Advice from Vietnamese and foreign experts

Following the control of COVID-19, a strong recovery was recorded in a number of sectors such as retail, pharmaceuticals, logistics and arboriculture.

In his report “Vietnam at a glance” (Vietnam in a nutshell) recently released, HSBC bank raised its annual growth forecast to 6.9%, from 6.6% in April. At the same time, it lowered its growth forecast for 2023, from 6.7% to 6.3%. HSBC predicts that the country could face an average inflation of 3.5% in 2022, but the inflation rate could exceed the 4% cap at times.

Singapore-based United Overseas Bank (UOB) on June 30 raised its growth forecast for Vietnam for this year to 7% from 6.5% last June, subject to no further disruptions due to COVID- 19 takes place and the economy grows by about 7.6-7.8% in the second half. This rebound is the consequence of the acceleration of production for the 4e consecutive quarter and the robust recovery in services, the bank said, noting that business has returned to normal as COVID-19 restrictions eased and borders reopened.

The International Monetary Fund (IMF) lowered its growth forecast for the global economy this year, but said Vietnam’s recovery would be boosted by the implementation of its socio-economic development and recovery program. François Painchaud, IMF representative in Vietnam, forecast growth of 6% in 2022 and 7.2% in 2023. The country has managed to maintain its fiscal stability, external balance and financial stability thanks to macroeconomic measures that helped reduce the impact of the epidemic, he added.

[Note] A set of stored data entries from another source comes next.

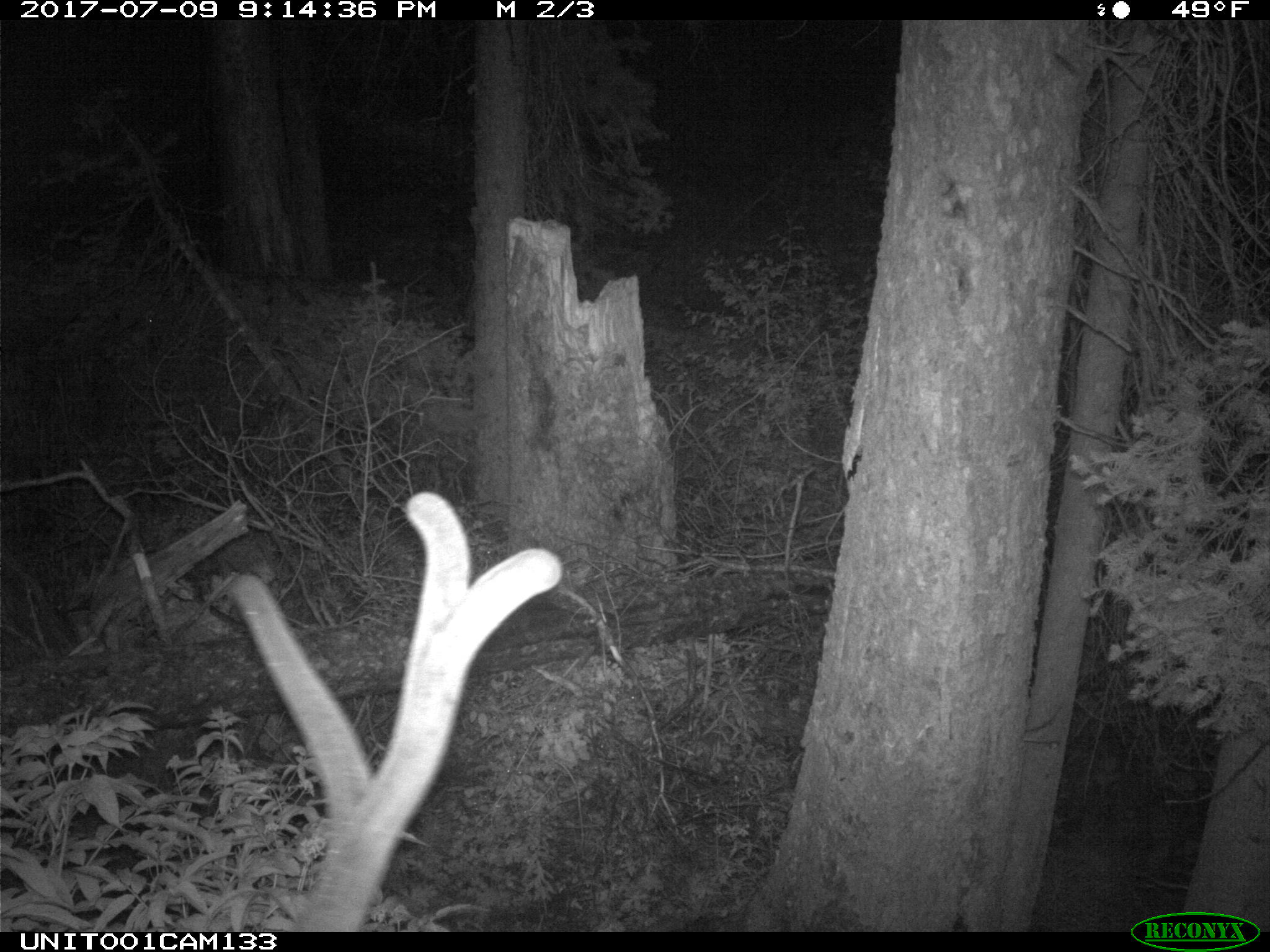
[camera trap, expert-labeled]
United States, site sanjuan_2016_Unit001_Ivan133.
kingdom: Animalia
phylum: Chordata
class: Mammalia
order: Artiodactyla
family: Cervidae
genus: Cervus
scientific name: Cervus elaphus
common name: red deer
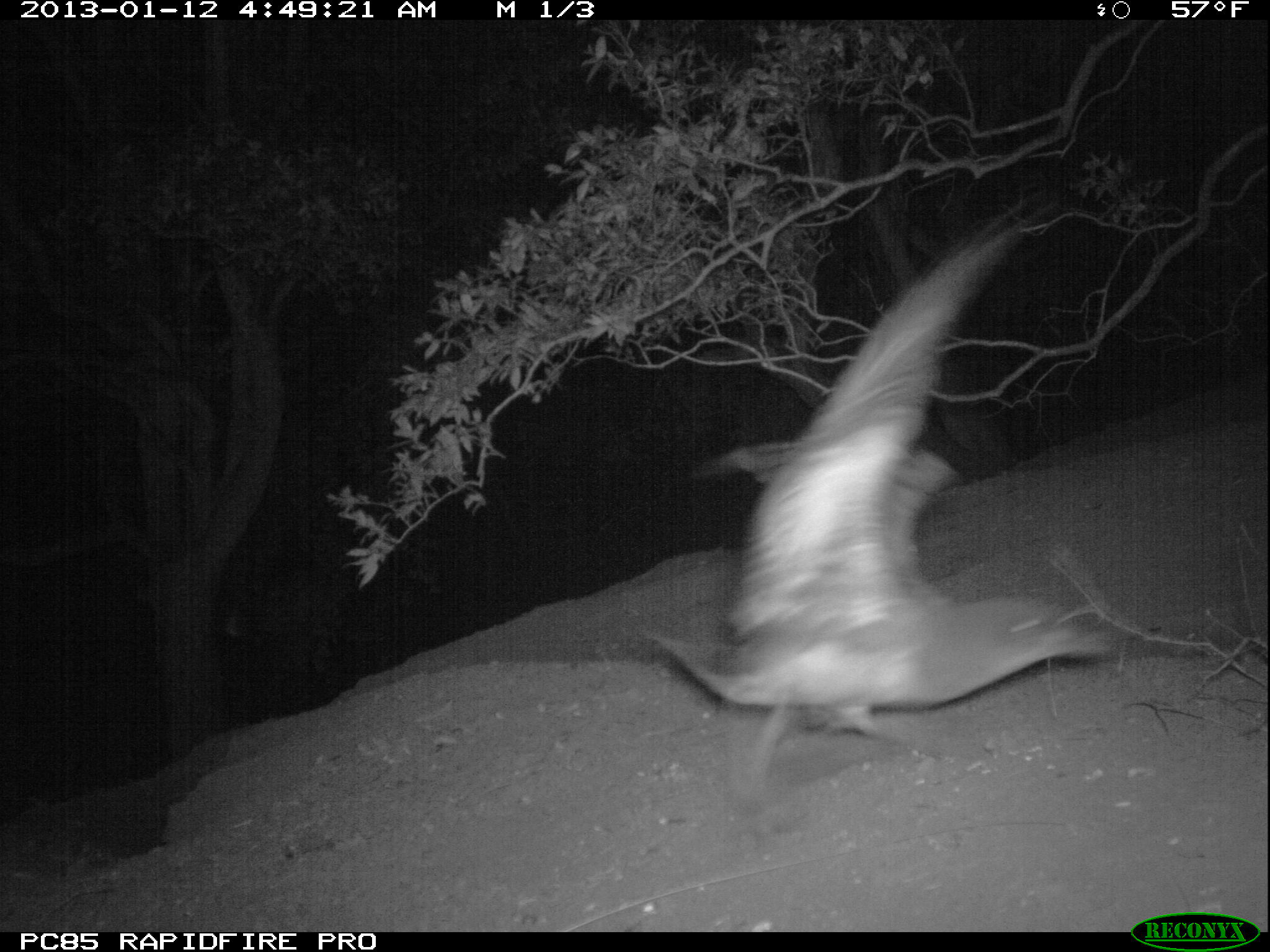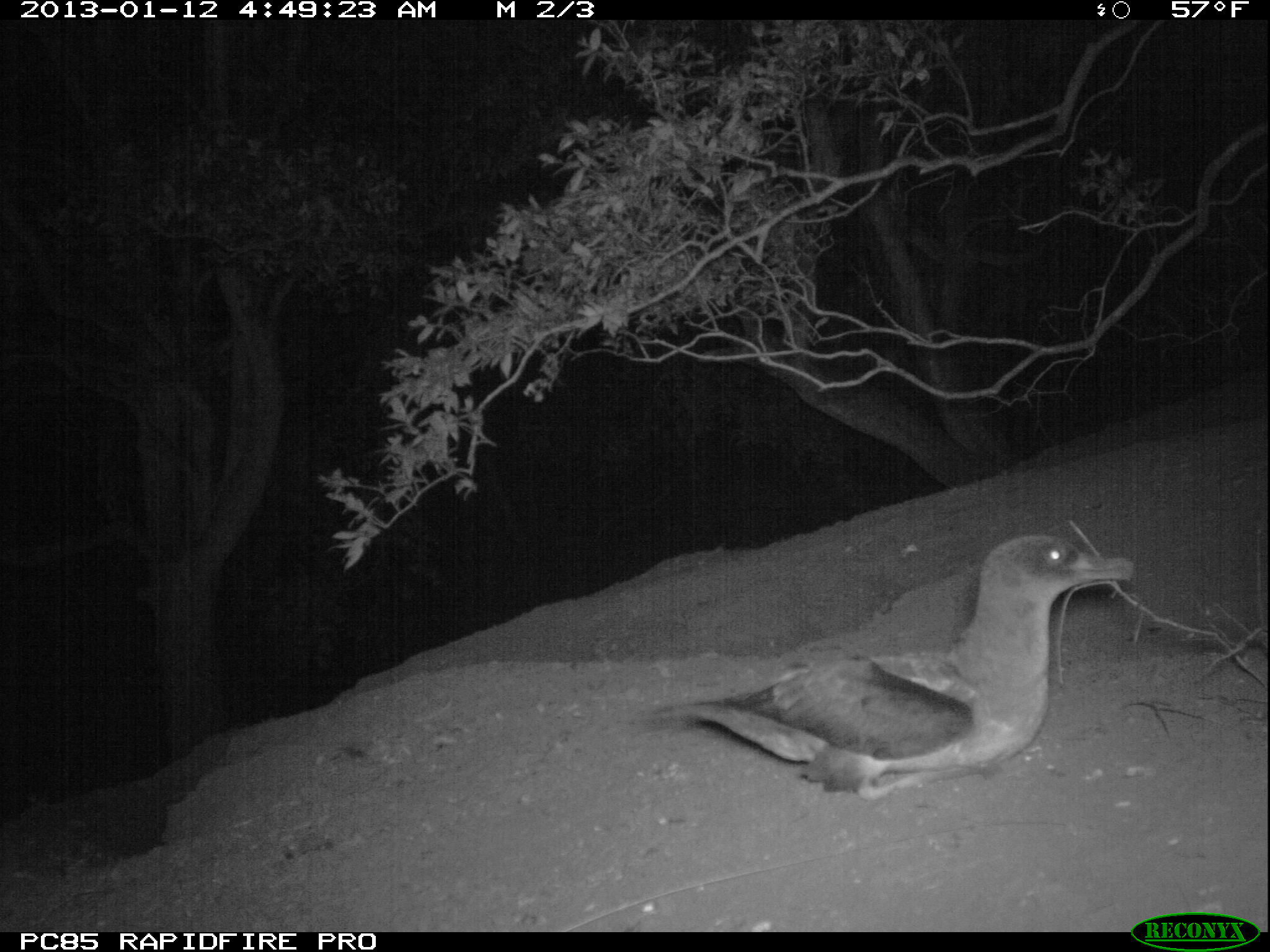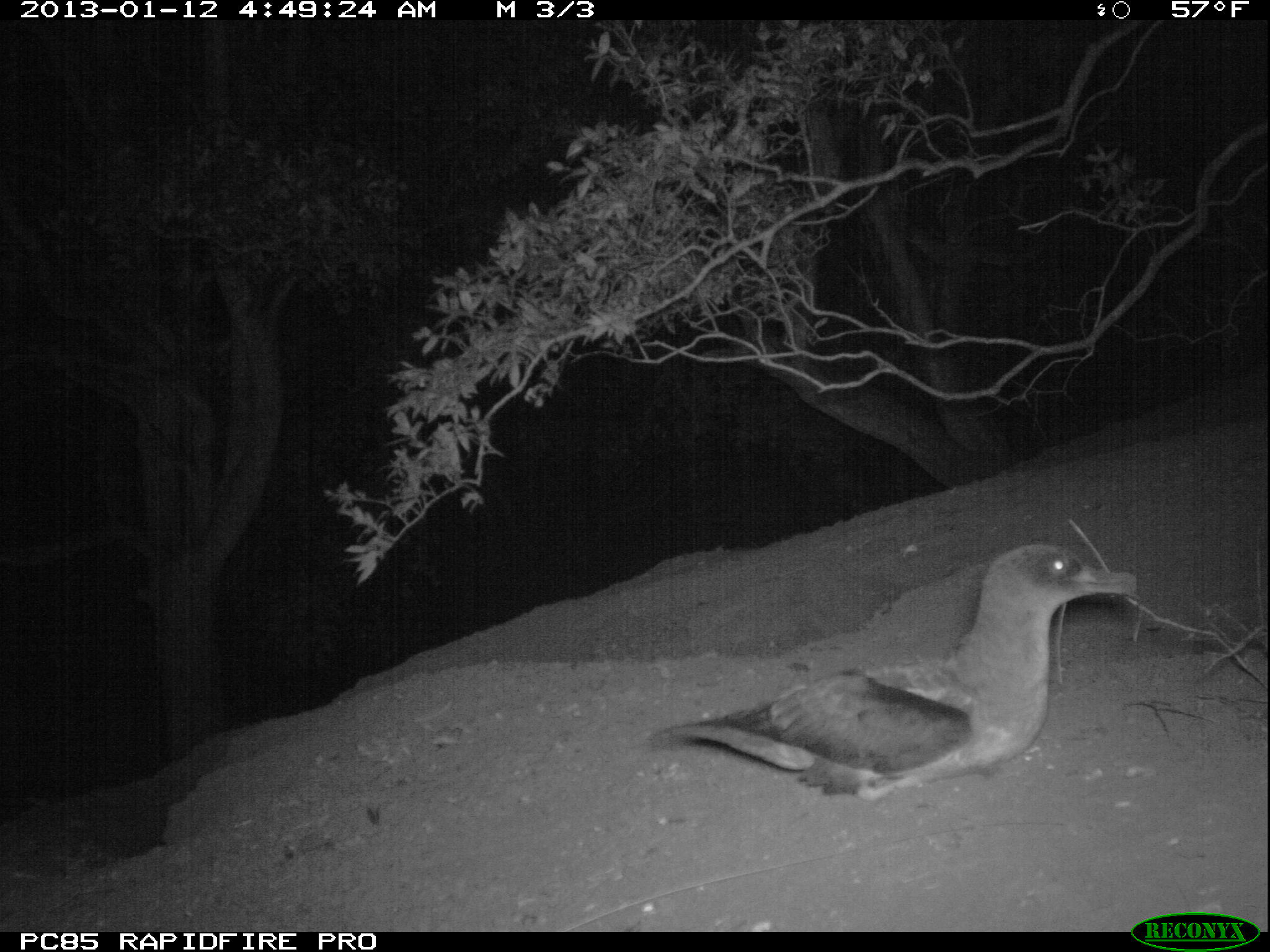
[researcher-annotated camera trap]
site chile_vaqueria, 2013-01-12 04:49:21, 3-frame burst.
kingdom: Animalia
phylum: Chordata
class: Aves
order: Procellariiformes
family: Procellariidae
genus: Calonectris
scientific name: Calonectris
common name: shearwater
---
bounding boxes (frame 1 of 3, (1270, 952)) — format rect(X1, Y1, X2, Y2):
shearwater: rect(640, 212, 1104, 837)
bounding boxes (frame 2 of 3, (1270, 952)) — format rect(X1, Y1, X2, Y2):
shearwater: rect(630, 527, 1134, 806)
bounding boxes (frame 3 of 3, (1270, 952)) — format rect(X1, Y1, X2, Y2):
shearwater: rect(638, 541, 1132, 808)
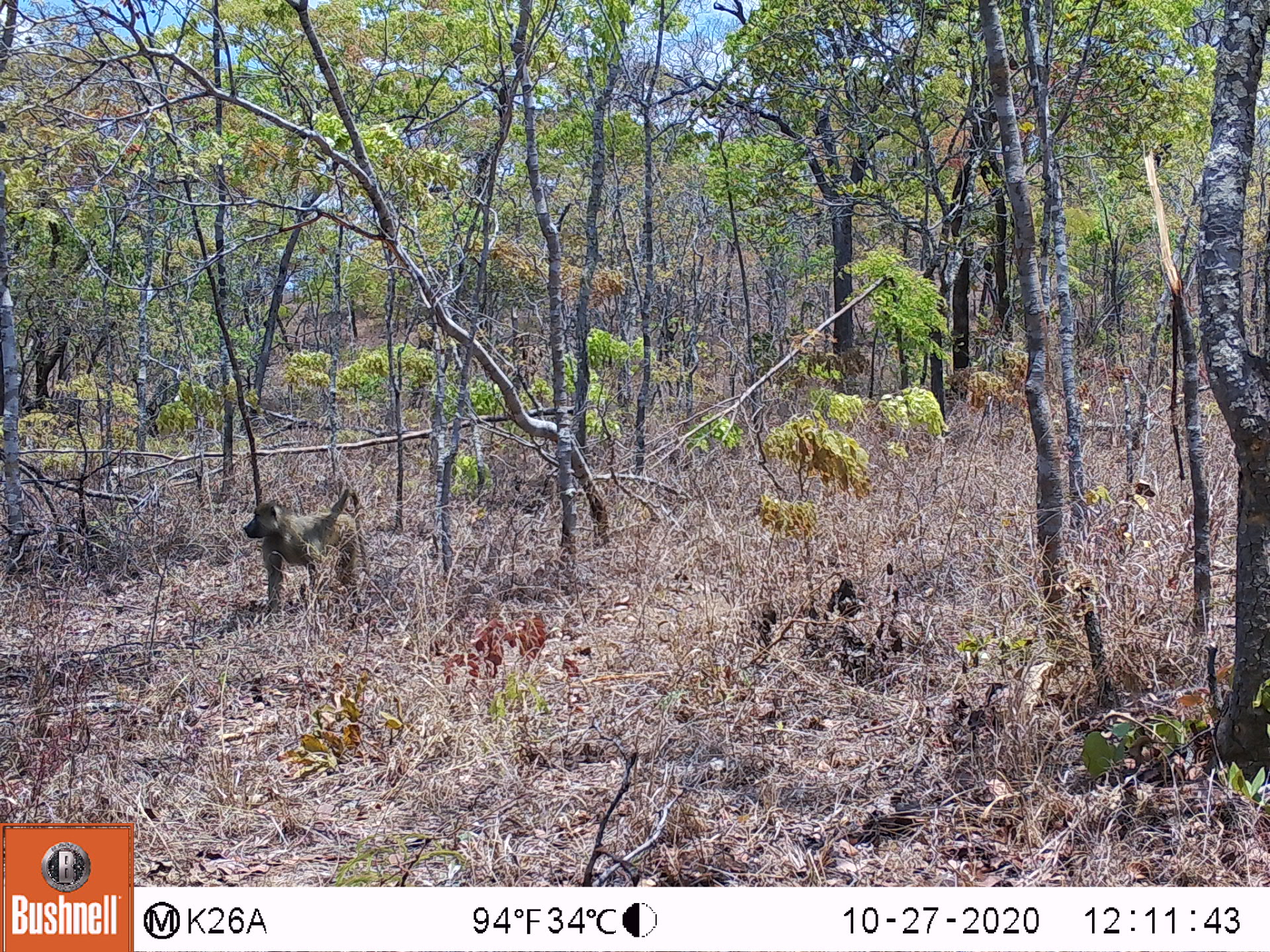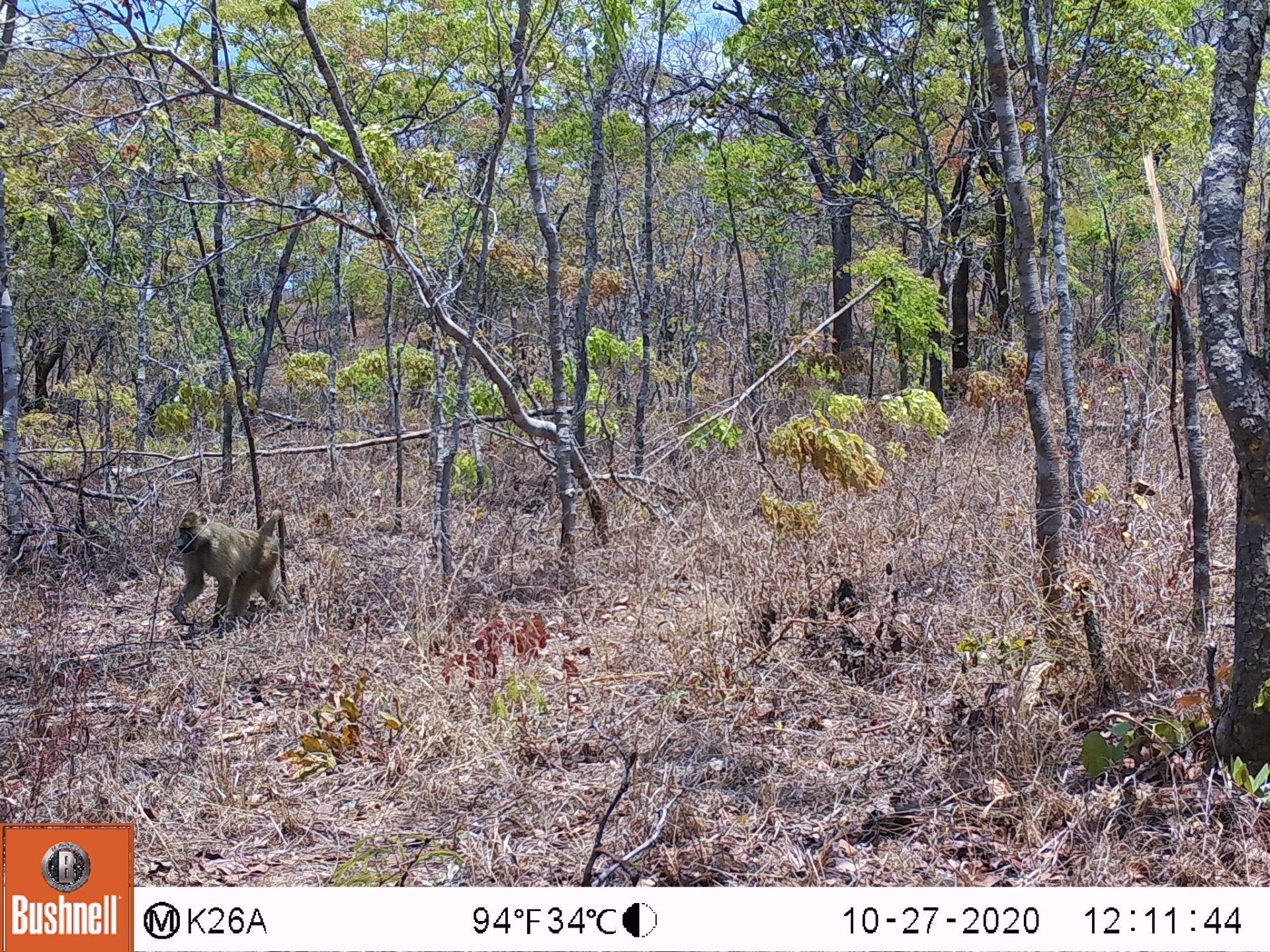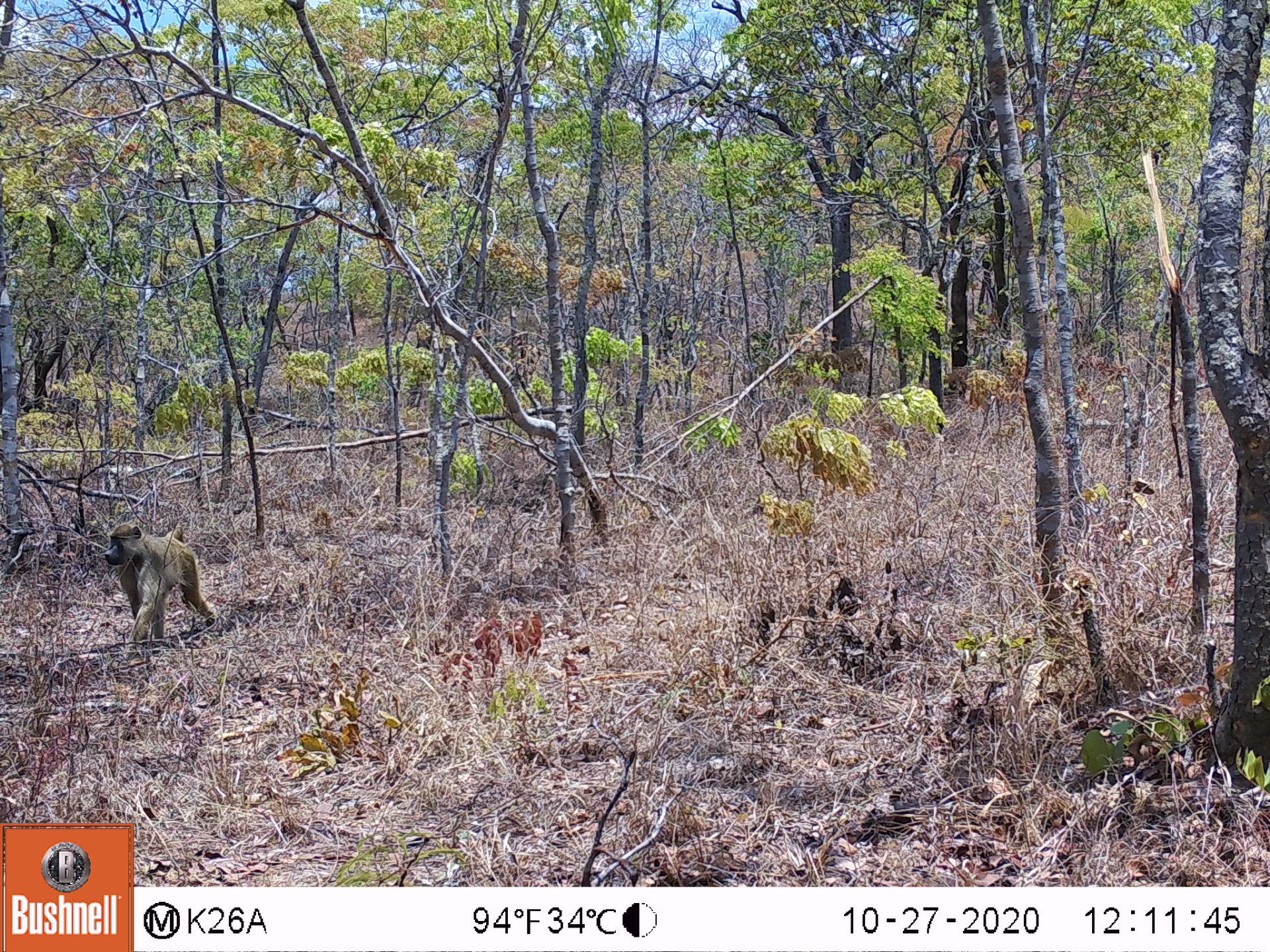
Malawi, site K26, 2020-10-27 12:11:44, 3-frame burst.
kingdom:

Deputy Minister of Planning and Investment Trân Quoc Phuong explained why Vietnam posted robust growth in the first half. “The reasons are many: the rapid reaction of the government which moved from the +zero COVID+ policy to a safe adaptation to the epidemic, but also the efforts made by public authorities, businesses and the population. From the beginning of the year, we prepared for a rapid and lasting recovery. Today, all sectors have resumed the direction of travel”he remarked.

Phuong, however, said Vietnam’s economy faces new and unpredictable challenges. Inflation is one of the biggest risks for this year. National and international organizations, as well as economists predict that this year inflation will approach the 4% threshold set by the government. While growth in some of the world’s major economies remains sluggish, Vietnam’s second-quarter results bolstered the confidence of international organizations in their growth forecasts. The growth of the country’s economy will be among the highest in Southeast Asia.

Vietnamese companies must demonstrate flexibility, adaptability and innovation to recover sustainably. Photo: VNA/CVN

A strong economic rebound

The international press has published numerous articles praising Vietnam’s strong economic rebound in the first six months of the year. The newspaper Nikkei Asia insisted on the prosperity of national exports, particularly in the textile-clothing sector. His article said Vietnam’s textile exports are expected to hit a record high of 22 billion USD in the first half of the year, up 23 percent year on year.

“Vietnam’s economy in the second quarter saw its strongest growth in 11 years”, is the title of an article in Channel News Asia. He quotes the World Bank for which the Vietnamese economy has recovered strongly despite the uncertainties caused by the conflict in Ukraine, the confinement in China as well as inflation.

Dorsa Ti Madani, the World Bank’s chief economist in Vietnam, remarked: “The growth of the country is very impressive. It is the consequence of two main factors, namely exports and a strong recovery in domestic consumption after the complete lifting of anti-COVID-19 restrictions”.

“Vietnam’s performance so far is much better than other countries in the region. The domestic manufacturing sector is relatively stable. The government has adopted a good policy by reducing certain taxes, in particular the environmental tax on fuel to control inflation”, analyzed Alain Cany, president of the European Chamber of Commerce in Vietnam (EuroCham). The results obtained will lay a solid foundation for the national economy to continue to grow in the 2e semester and next year.